EXERCISE: All of the data that follows should be retyped exactly, please, except the pictures.

####################

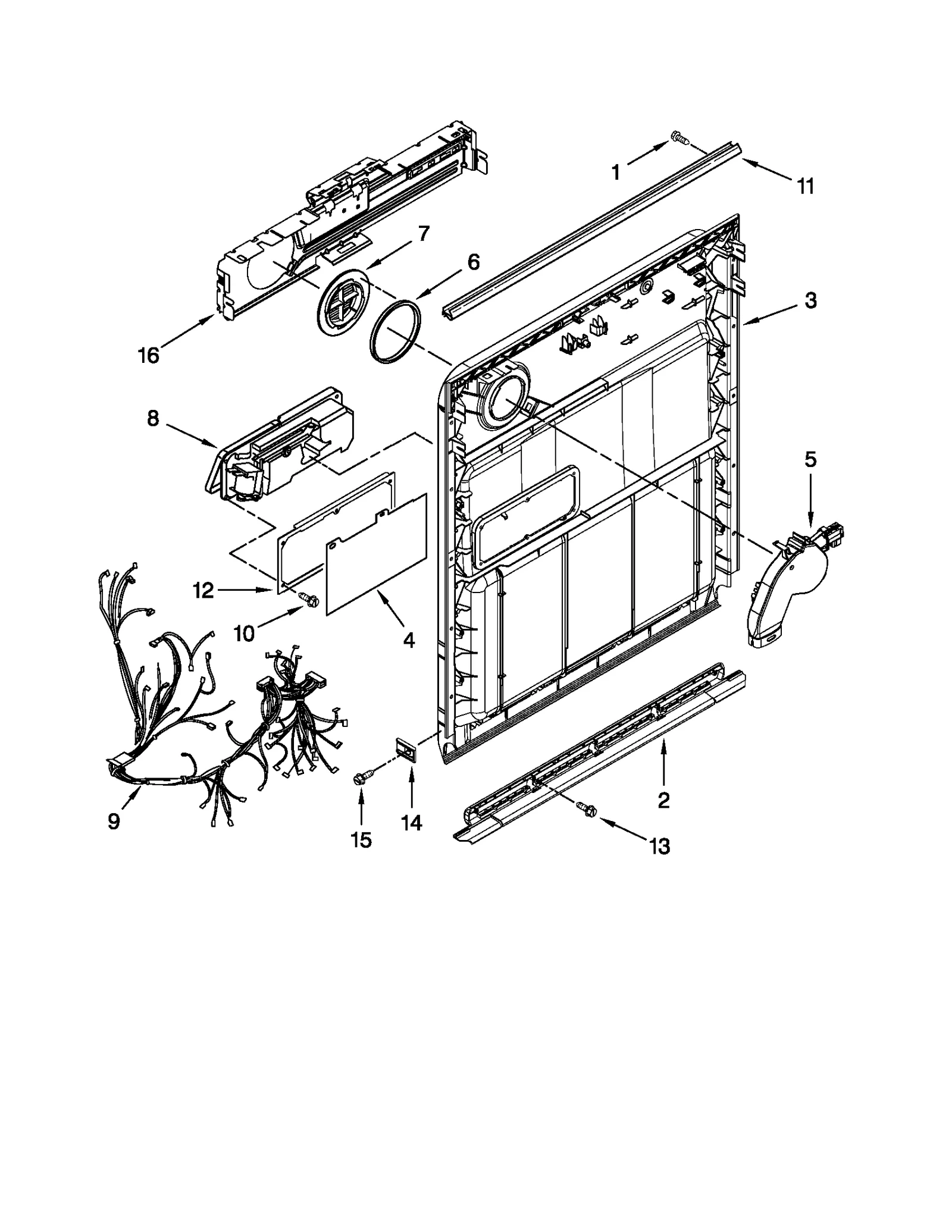 1
11
7
6
3
16
8
5
12
10
4
9
15
14
2
13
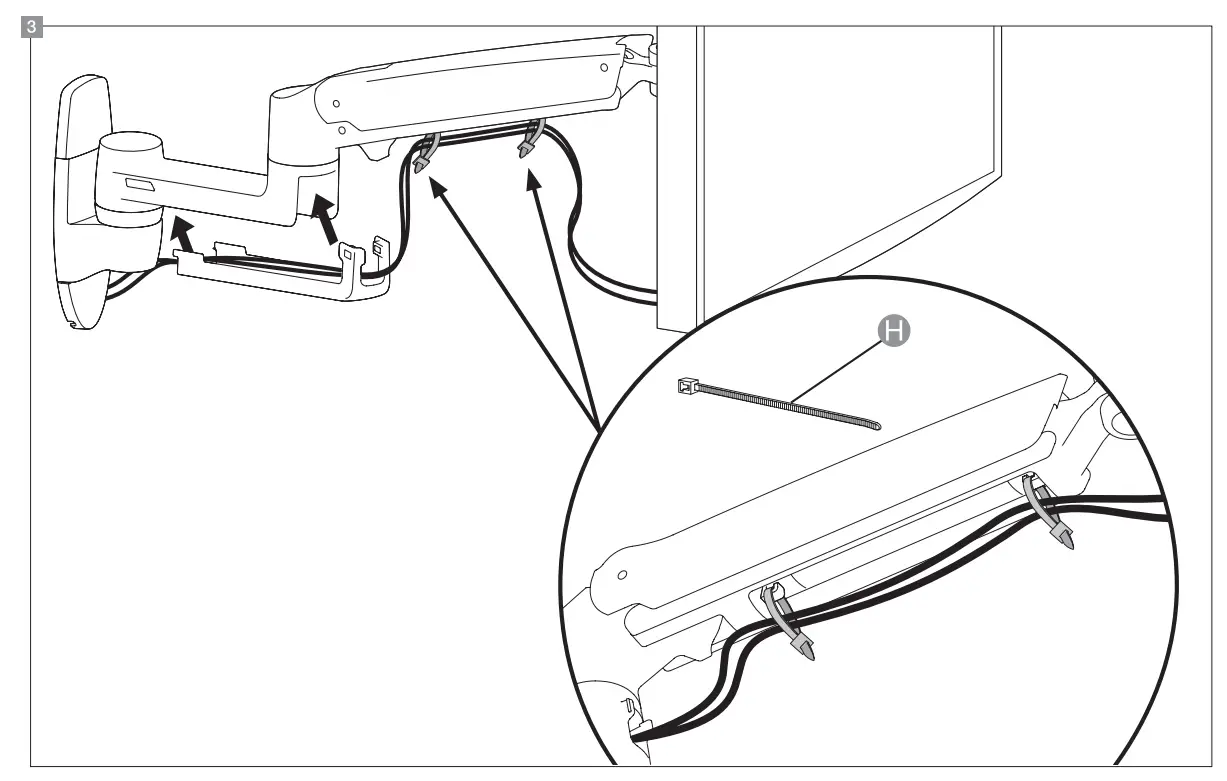 3

H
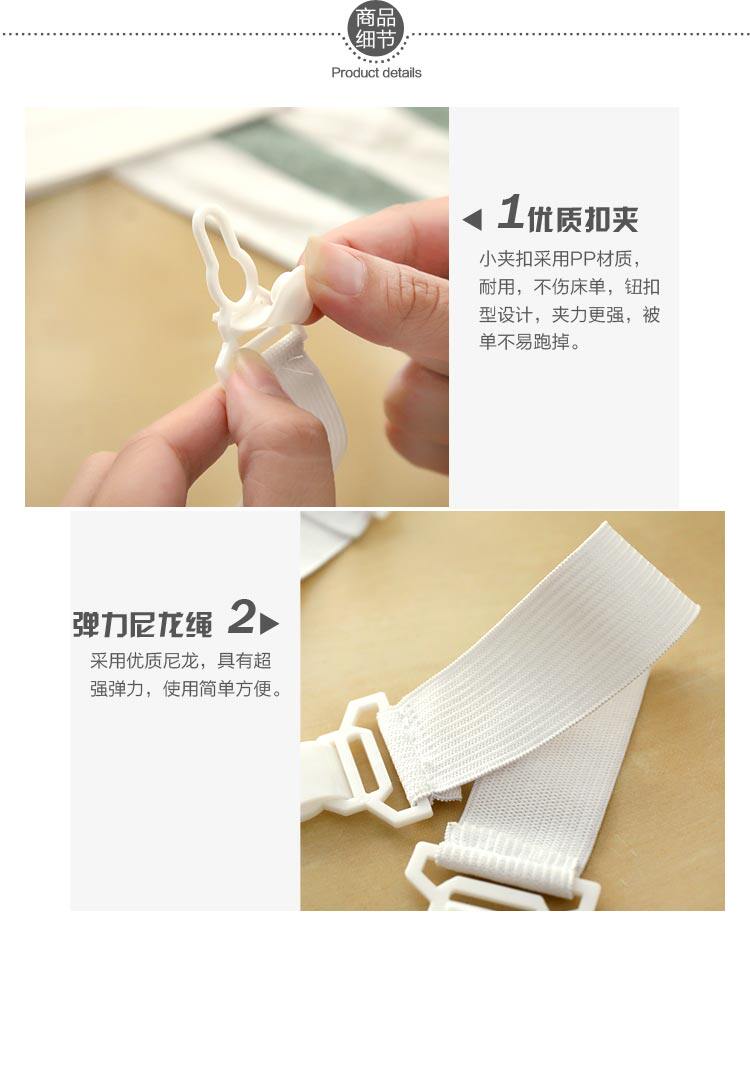 商品细节
Product details

1优质扣夹
小夹扣采用PP材质，耐用，不伤床单，钮扣型设计，夹力更强，被单不易跑掉。

弹力尼龙绳 2
采用优质尼龙，具有超强弹力，使用简单方便。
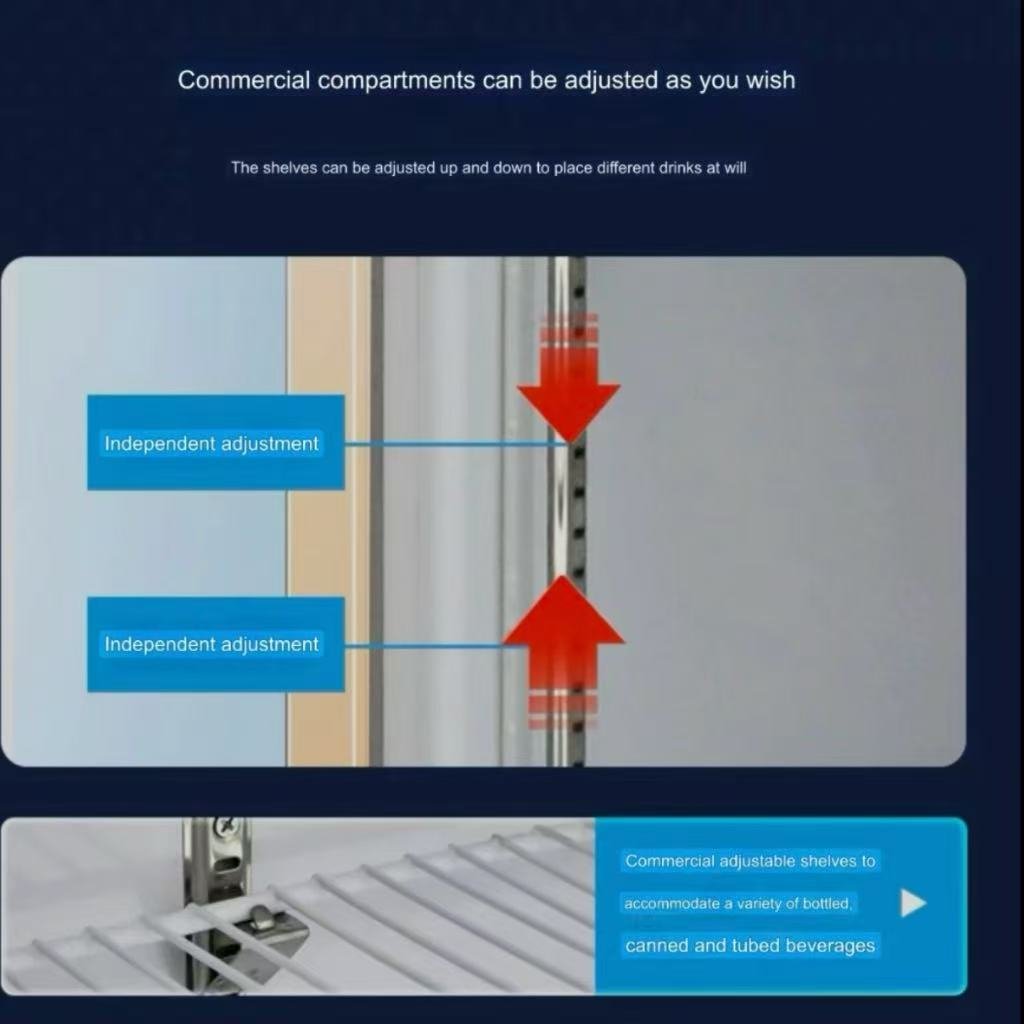 Commercial compartments can be adjusted as you wish

The shelves can be adjusted up and down to place different drinks at will

Independent adjustment

Independent adjustment

Commercial adjustable shelves to accommodate a variety of bottled, canned and tubed beverages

####################

ANSWER SECTION:
 1
11
7
6
3
16
8
5
12
10
4
9
15
14
2
13
 3

H
 商品细节
Product details

1优质扣夹
小夹扣采用PP材质，耐用，不伤床单，钮扣型设计，夹力更强，被单不易跑掉。

弹力尼龙绳 2
采用优质尼龙，具有超强弹力，使用简单方便。
 Commercial compartments can be adjusted as you wish

The shelves can be adjusted up and down to place different drinks at will

Independent adjustment

Independent adjustment

Commercial adjustable shelves to accommodate a variety of bottled, canned and tubed beverages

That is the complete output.